Le rôle des propriétaires de résidences secondaires
La seconde condition explique beaucoup. Toute personne payant des impôts locaux — taxe foncière ou taxe d’habitation sur une résidence secondaire — depuis au moins deux ans peut obtenir le droit de s’inscrire sur les listes de cette commune.
Dans les lieux très prisés des vacances, cela signifie que des propriétaires vivant habituellement à Bordeaux, Paris ou ailleurs choisissent de voter sur leur presqu’île d’attache. Le reportage du Figaro Magazine, intitulé « Le surtourisme s’invite dans la campagne », met en lumière ce transfert d’inscriptions électorales.
Exemple : Lège-Cap-Ferret
La commune de Lège-Cap-Ferret, en Gironde, illustre bien la situation. Située face à Arcachon et non loin de la dune du Pilat, elle compte une part très élevée de résidences secondaires — souvent estimée à plus de 60 % voire 70 % du parc immobilier.
Résultat : la commune dénombre environ 9 000 électeurs inscrits contre un peu moins de 8 000 habitants permanents.
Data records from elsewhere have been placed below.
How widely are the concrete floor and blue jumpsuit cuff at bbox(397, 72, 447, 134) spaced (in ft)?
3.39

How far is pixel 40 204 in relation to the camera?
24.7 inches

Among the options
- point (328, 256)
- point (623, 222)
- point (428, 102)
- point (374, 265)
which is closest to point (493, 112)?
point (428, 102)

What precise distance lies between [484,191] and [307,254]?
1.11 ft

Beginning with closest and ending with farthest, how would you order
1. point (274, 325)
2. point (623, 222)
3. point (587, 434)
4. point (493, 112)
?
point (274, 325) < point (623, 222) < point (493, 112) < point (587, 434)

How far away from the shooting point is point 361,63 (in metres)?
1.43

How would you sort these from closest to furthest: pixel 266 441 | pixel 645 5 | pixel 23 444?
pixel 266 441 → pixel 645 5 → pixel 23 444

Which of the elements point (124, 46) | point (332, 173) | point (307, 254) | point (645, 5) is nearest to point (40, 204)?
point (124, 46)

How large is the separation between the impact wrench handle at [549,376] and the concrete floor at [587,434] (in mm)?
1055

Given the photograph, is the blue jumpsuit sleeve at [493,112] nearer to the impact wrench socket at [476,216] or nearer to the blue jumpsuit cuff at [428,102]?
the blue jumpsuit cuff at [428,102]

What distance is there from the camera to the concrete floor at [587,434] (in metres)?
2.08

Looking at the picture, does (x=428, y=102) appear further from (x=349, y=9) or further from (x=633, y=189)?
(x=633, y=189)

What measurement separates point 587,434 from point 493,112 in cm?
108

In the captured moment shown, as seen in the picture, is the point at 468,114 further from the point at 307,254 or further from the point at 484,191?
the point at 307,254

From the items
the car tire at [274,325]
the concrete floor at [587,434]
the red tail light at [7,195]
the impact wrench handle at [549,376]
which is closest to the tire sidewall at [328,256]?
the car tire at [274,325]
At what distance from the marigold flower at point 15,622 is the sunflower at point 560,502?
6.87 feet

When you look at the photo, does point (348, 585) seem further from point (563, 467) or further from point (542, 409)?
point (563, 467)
Ces chiffres proviennent du reportage mentionné et reflètent l’impact des règles d’inscription combinées au profil immobilier local.
Des enjeux politiques concrets
Ce « surplus » d’électeurs n’est pas perçu comme une fraude. Il s’agit d’une application légale du droit de vote fondée sur la contribution fiscale locale. Mais il pose des défis pratiques.
Les élus doivent composer avec des attentes parfois divergentes : garantir les services quotidiens pour les résidents à l’année (écoles, voirie, santé) tout en répondant aux demandes des propriétaires saisonniers, qui forment une part importante du corps électoral et influencent les décisions locales.